• [Task directions]:
Can you extend the news excerpt about Colorado's coronavirus alternative care sites, picking up right after its final sentence?

(Selected extract)

The sites in Westminster and Pueblo would be the first to be utilized. The Westminster site could open with 25 beds and expand to 78, and the Pueblo site would open with 25 beds and expand up to 240, Polis said. The convention center, if it needed to be utilized, could open with 80 beds and expand to up to 2,000, according to the governor.
But he reiterated that using the alternative care sites would be a “last resort” if the other steps taken in recent weeks and in the announced new order do not do enough to curb the spread of the virus, though he also said that looking at the U.S. and Colorado coronavirus trends, “there is a high likelihood” that they could have to be used.
Elizabeth Carlton, a professor of public health at CU Anschutz, told Denver7 Friday that she expects to see continued growth of hospitalizations over the next few weeks.
“Even if everybody were to just bubble up and stay home right this instant, hospitalizations would probably keep rising for a couple of weeks because there are infections already baked into the system,” she said.
She said at the current trajectory, Colorado could certainly risk overwhelming the number of ICU beds in the state if people do not start limiting their interactions during the exponential growth period.
“To be totally honest with people, I think we’re playing on this team for a while to come,” Carlton said. “But the sooner we can all get on the same team and work together to control the virus, the sooner we can get out of this problem.”

(End Selected extract)
(Supplied data)

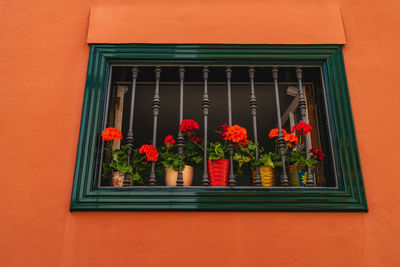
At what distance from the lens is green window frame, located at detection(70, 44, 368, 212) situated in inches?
89.1

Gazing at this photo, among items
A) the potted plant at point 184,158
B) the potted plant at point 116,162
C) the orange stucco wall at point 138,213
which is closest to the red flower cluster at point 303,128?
the orange stucco wall at point 138,213

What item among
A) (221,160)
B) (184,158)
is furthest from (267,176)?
(184,158)

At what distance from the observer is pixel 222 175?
95.3 inches

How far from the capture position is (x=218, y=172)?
7.95 ft

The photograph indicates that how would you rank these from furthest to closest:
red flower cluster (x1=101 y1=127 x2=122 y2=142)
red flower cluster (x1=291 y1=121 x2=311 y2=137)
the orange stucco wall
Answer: red flower cluster (x1=291 y1=121 x2=311 y2=137) < red flower cluster (x1=101 y1=127 x2=122 y2=142) < the orange stucco wall

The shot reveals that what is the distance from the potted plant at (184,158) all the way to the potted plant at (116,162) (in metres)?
0.28

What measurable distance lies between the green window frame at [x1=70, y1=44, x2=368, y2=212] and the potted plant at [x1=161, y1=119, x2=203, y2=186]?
0.18 meters

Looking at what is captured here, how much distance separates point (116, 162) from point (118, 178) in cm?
12

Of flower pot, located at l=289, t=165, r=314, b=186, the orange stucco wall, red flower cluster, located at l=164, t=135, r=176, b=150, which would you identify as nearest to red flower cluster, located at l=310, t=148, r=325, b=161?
flower pot, located at l=289, t=165, r=314, b=186

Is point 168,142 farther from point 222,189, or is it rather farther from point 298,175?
point 298,175

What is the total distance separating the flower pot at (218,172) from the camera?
2412mm

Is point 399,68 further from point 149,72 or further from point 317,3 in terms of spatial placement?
point 149,72

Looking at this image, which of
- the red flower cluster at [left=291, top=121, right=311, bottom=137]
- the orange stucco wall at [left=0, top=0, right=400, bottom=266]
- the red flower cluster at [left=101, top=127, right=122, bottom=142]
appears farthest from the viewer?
the red flower cluster at [left=291, top=121, right=311, bottom=137]

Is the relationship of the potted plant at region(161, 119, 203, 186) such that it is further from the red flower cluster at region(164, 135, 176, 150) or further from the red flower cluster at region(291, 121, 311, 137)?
the red flower cluster at region(291, 121, 311, 137)
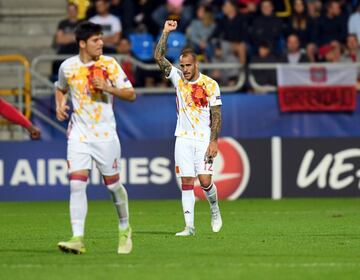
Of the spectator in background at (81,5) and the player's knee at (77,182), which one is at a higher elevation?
the spectator in background at (81,5)

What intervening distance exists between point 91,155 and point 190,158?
2885 mm

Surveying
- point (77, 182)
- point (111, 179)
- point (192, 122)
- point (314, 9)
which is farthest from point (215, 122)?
point (314, 9)

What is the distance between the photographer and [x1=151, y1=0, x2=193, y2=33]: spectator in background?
2441 centimetres

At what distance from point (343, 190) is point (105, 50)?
5.42 metres

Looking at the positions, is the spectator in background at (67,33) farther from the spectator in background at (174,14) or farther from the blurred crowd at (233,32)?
the spectator in background at (174,14)

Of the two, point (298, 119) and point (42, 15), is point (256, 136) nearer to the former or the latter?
point (298, 119)

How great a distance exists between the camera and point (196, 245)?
12477 millimetres

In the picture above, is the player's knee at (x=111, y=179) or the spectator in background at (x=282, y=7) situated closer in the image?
the player's knee at (x=111, y=179)

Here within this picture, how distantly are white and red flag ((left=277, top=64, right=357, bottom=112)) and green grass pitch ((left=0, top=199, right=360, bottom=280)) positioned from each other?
10.3 ft

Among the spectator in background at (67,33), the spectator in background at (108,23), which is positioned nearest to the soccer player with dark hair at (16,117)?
the spectator in background at (67,33)

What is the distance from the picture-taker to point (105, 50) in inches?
931

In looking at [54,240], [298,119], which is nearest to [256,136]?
[298,119]

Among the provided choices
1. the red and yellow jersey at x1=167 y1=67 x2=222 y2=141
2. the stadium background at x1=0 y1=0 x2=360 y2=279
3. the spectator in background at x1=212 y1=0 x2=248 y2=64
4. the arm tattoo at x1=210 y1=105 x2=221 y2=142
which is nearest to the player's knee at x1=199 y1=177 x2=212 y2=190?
the red and yellow jersey at x1=167 y1=67 x2=222 y2=141

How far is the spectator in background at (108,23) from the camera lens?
23938 millimetres
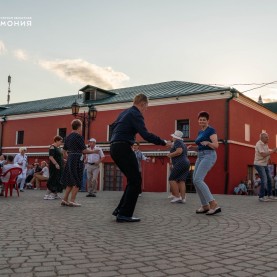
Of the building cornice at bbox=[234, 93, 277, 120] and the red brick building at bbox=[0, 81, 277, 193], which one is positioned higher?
the building cornice at bbox=[234, 93, 277, 120]

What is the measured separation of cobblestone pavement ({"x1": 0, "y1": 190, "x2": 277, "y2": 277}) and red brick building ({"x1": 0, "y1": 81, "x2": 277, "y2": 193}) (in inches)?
570

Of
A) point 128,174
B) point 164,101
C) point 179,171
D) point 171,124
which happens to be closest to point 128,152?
point 128,174

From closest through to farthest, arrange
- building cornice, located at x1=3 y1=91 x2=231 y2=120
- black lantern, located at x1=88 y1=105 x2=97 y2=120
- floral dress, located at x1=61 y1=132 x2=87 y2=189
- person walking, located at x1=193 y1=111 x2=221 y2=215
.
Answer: person walking, located at x1=193 y1=111 x2=221 y2=215 → floral dress, located at x1=61 y1=132 x2=87 y2=189 → building cornice, located at x1=3 y1=91 x2=231 y2=120 → black lantern, located at x1=88 y1=105 x2=97 y2=120

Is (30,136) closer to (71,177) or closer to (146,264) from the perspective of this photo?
(71,177)

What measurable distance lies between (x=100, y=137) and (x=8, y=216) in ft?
61.1

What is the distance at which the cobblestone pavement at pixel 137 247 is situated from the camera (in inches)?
108

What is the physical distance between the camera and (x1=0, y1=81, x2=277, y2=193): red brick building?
A: 19641mm

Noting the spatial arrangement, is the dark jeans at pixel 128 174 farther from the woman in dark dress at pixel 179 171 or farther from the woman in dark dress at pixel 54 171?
the woman in dark dress at pixel 54 171

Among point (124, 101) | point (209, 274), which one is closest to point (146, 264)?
point (209, 274)

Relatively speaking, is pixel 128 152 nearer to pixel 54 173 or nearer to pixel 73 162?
pixel 73 162

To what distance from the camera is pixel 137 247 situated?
11.5 feet

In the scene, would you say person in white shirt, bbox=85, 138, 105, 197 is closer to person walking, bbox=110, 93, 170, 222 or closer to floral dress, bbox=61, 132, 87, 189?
floral dress, bbox=61, 132, 87, 189

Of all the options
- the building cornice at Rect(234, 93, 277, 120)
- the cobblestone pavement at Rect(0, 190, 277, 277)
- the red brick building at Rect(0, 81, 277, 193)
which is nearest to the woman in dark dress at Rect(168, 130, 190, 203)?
the cobblestone pavement at Rect(0, 190, 277, 277)

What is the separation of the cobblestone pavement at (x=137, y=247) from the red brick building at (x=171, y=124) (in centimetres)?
1449
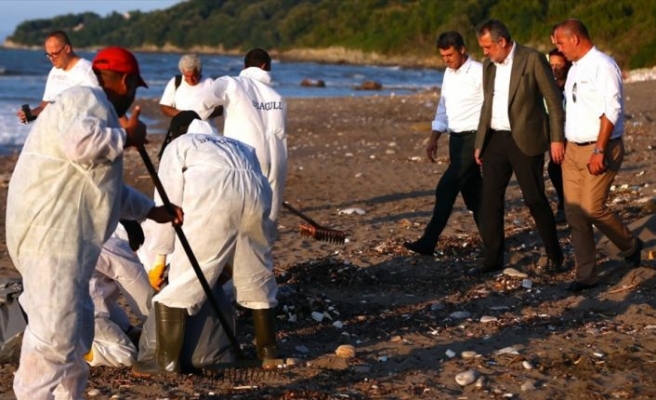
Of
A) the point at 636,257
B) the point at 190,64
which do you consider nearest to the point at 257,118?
the point at 190,64

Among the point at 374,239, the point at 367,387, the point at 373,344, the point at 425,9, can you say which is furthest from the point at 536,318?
the point at 425,9

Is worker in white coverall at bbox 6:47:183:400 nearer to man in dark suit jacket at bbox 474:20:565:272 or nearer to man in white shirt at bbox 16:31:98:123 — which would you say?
man in dark suit jacket at bbox 474:20:565:272

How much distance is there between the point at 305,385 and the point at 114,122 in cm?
185

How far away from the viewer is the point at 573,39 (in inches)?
312

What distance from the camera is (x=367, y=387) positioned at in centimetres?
613

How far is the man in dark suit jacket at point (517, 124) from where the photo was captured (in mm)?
8570

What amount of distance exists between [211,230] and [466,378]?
150 cm

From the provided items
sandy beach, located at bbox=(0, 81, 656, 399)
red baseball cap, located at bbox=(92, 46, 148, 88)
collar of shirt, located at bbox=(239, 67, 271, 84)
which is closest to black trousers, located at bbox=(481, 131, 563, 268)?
sandy beach, located at bbox=(0, 81, 656, 399)

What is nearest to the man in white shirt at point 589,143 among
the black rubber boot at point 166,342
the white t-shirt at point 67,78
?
the black rubber boot at point 166,342

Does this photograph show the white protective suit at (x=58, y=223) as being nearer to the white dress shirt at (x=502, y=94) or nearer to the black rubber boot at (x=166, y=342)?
the black rubber boot at (x=166, y=342)

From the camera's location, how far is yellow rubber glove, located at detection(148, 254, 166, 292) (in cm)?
695

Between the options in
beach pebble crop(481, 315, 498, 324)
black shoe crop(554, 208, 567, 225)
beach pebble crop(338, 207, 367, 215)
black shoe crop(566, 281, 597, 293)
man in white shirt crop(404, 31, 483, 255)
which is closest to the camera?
beach pebble crop(481, 315, 498, 324)

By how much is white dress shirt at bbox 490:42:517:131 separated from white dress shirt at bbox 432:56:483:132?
573mm

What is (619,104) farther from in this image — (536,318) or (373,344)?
(373,344)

(End Supplied data)

• [Reply]:
Ryan Thornton, the Chief Nursing Executive for HealthONE, echoed similar sentiments about growth in the next few weeks but said he was optimistic – if Coloradans do their part.
“Right now, our hospital systems in HealthONE are sitting right at that near-full level, but not at full yet,” he said. “We have lots of plans to be able to surge internally our hospitals, and also surge among the health systems and how we’re coordinating that both in the urban centers and in the rural centers.”
He said the HealthONE models currently predict they will be able to handle the capacity, staffing and equipment for the surge and that the spring surged had taught “some lessons” being applied in health care systems now. But he, as other medical professionals have, stressed that human behavior would be the key.
“Again, the big factor that’s out there is how well people will do at social distancing,” Thornton said.
At the news conference, Polis continued to push personal responsibility by Coloradans as being the key to turning the tide despite current trends growing at the fastest rates yet this year after months of talks about proper mask wearing, physical distancing, and gathering in small groups.
He said that people who want to try to have a traditional Thanksgiving with extended family members or friends should begin quarantines today if they want to safely do so. And he urged Coloradans, again, not to gather with people outside of their households.
“The more family members that make that decision to self-quarantine, the more likely it is that you’re not bringing a loaded pistol for grandma’s head,” Polis said.
Polis said he was “optimistic” that Colorado would turn its numbers around and again shied away from another statewide stay-at-home order, saying that it was “a very blunt tool” used in the early days of the pandemic when treatments weren’t available or enhanced and when there was no personal protective equipment and hospital staffing shortages.
But even as many counties – especially in the metro area – are currently in Safer at Home Level Orange and on the verge of moving to the stay-at-home level on the state’s dial system, Polis said the personal responsibility of stopping the virus still lies with Coloradans and their actions.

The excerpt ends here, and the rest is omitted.